Comme vous l’aurez compris, les services actifs en prison sont au cœur d’une éthique de la concertation et en ce sens, nous insistons sur notre volonté d’être associés à toute réflexion ayant trait aux politiques pénitentiaires.
Nous vous prions de croire, Monsieur le Ministre, en l’expression de notre meilleure considération.
La Concertation des Associations Actives en Prison
Les associations membres de la CAAP sont :
ADEPPI, AIDE ET RECLASSEMENT, APO ACCUEIL PROTESTANT, APRES, ARBOR&SENS, ARPEGE-PRELUDE, ASJ D’ARLON, ASJ LIEGE 1, ASJ LIEGE 2, ASJ-LUX, ASJ NAMUR, ASJ TOURNAI, ASJ VERVIERS, AVANTI, AVFPB, CAL-LUXEMBOURG, CAP FLY, C.A.P – I.T.I, CENTRE L’OREE, COMPAGNIE DES VISITEURS DE PRISON DE LIEGE, COMPAGNIE GAMBALO, CROIX-ROUGE DE BELGIQUE, DISPOSITIF RELAIS, EQUIPE MOBILE TRAJET DE SOINS INTERNES – COUR D’APPEL DE BRUXELLES BRABANT WALLON – ANTENNE BRABANT WALLON, FAFEP, F.A.M.D, FEDERATION DES SERVICES D’AIDE SOCIALE AUX JUSTICIABLES, FEDITO BXL, FIDEX, GENEPI BELGIQUE, G.S.A.R.A., I.CARE, L’AMBULATOIRE – FOREST, LA TOULINE, LES CHEMINS DE TRAVER SE, MEDIANTE, MODUS VIVENDI, ORS ESPACE LIBRE, PLATE-FORME SORTANTS DE PRISON, RELAIS ENFANTS-PARENTS, RESILIENCE, RIZOME-BXL, S.E.S., SESAME, SMAJ, SLAJ-V BXL, TRANSIT, TREMPOLINE, TSI « SAINT-MARTIN », VENT SAUVAGE.

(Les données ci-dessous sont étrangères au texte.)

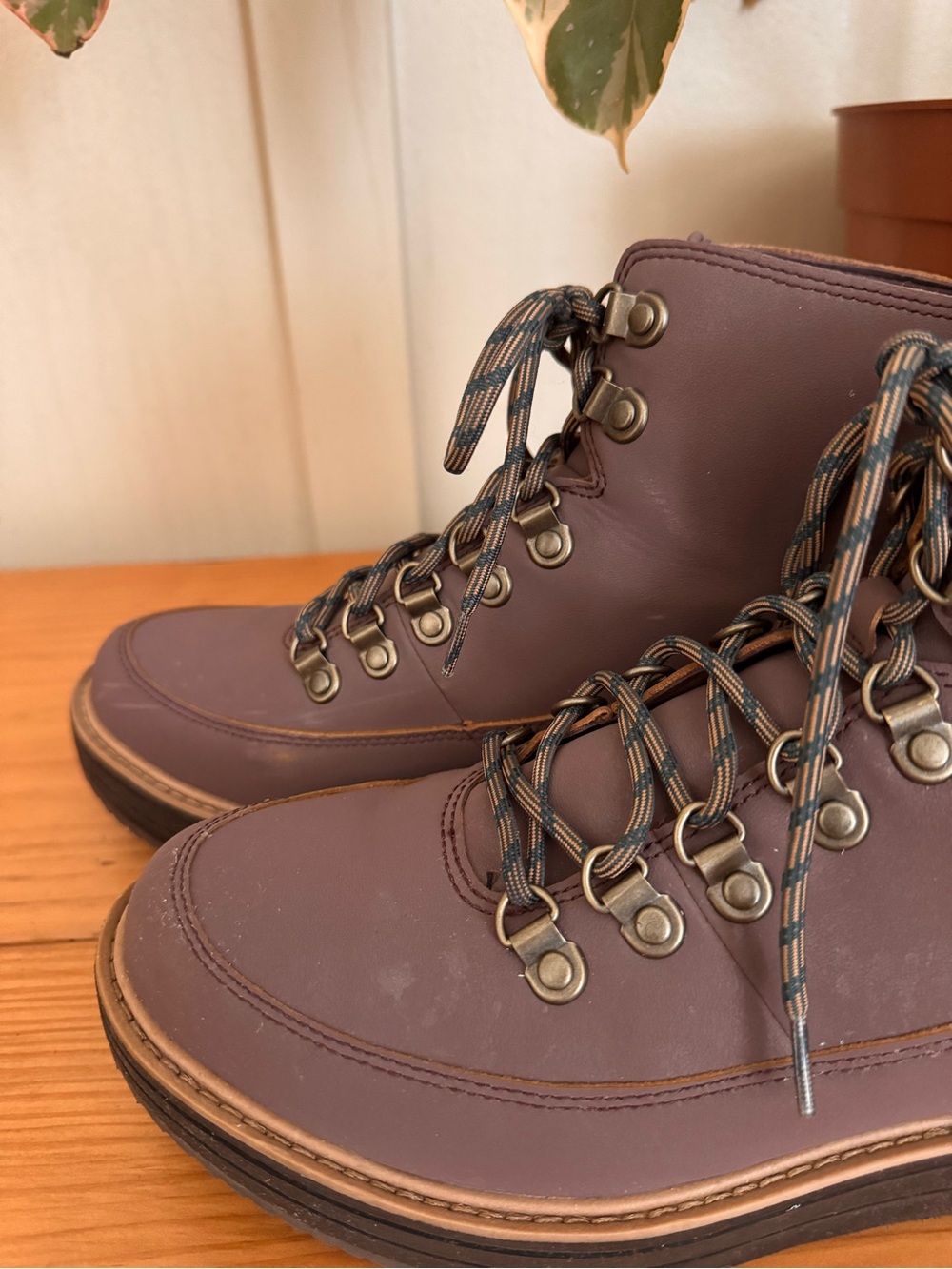 Tevas, Women’s Midform Boot- Peppercorn 10W - Picture 6 of 11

[1] Estimation réalisée à partir d’un calcul de cette étude française INSEE. L’histoire familiale des hommes détenus. Synthèses, 59, 2002.

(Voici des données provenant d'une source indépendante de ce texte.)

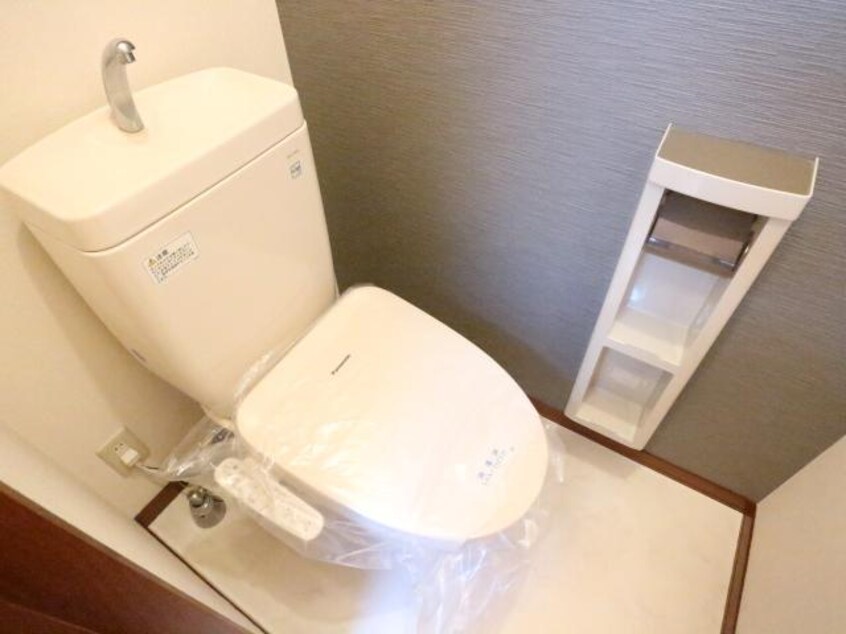  近鉄難波線・奈良線/近鉄奈良駅 徒歩15分 2階 築21年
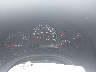 1GNDT13S782****** Salvage 2008 Chevrolet Trailblazer in Appleton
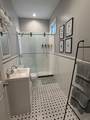 256.5 Fairmount Ave - Photo 5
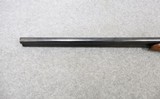 Remington ~ Model None ~ 12 Gauge - 6 of 10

[2] Ces services sont actifs dans les domaines suivants : aide psychosociale, enseignement/formation, culture et sport, santé, sortie de prison.
[3] Loi portant des dispositions diverses temporaires et structurelles en matière de justice dans le cadre de la lutte contre la propagation du COVID-19
[4] Loi de principes concernant l’administration des établissements pénitentiaires ainsi que le statut juridique des détenus.

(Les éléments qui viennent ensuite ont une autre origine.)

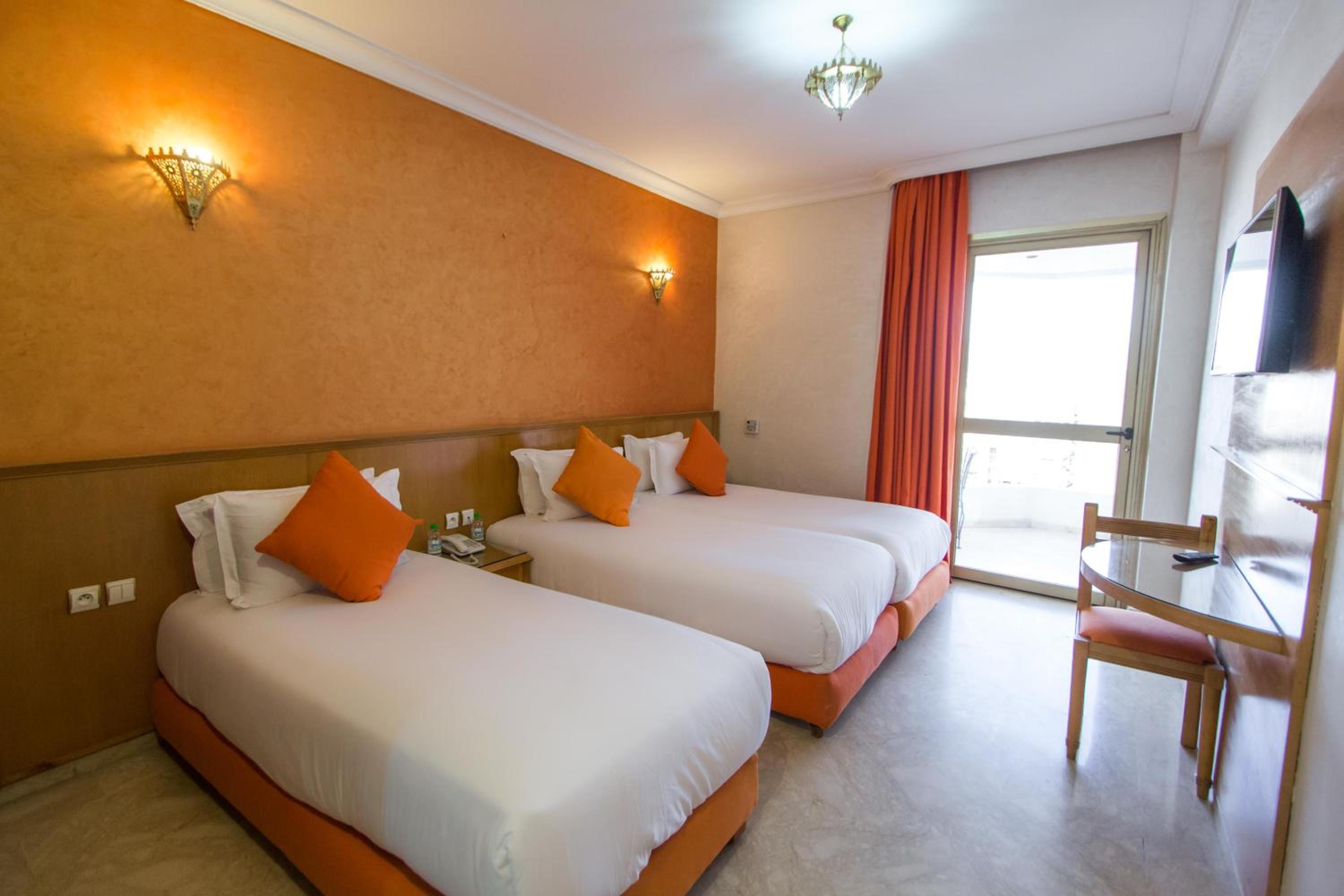 Triple Room - Photo 4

[5] Certains responsables de services d’aide sociale aux justiciables ont déjà publiquement réagi à cette proposition de loi : https://www.lalibre.be/debats/opinions/les-detenus-et-le-travail-social-en-prison-sont-mis-a-mal-dans-l-indifference-generale-5fce6677d8ad5874797784d1.
[6] Concertation prenant en compte les personnes détenues, les familles, les acteurs et services de terrain, les professionnels du milieu pénitentiaire, les associations et fédérations
[7] La Loi de principes du 12 janvier 2005 institue le Conseil Central de Surveillance Pénitentiaire (CCSP) en tant qu’organe indépendant et impartial de contrôle et d’avis veillant à garantir les droits et la dignité humaine des personnes détenues. Il bénéficie à ce titre d’une dotation annuelle de la Chambre des représentants.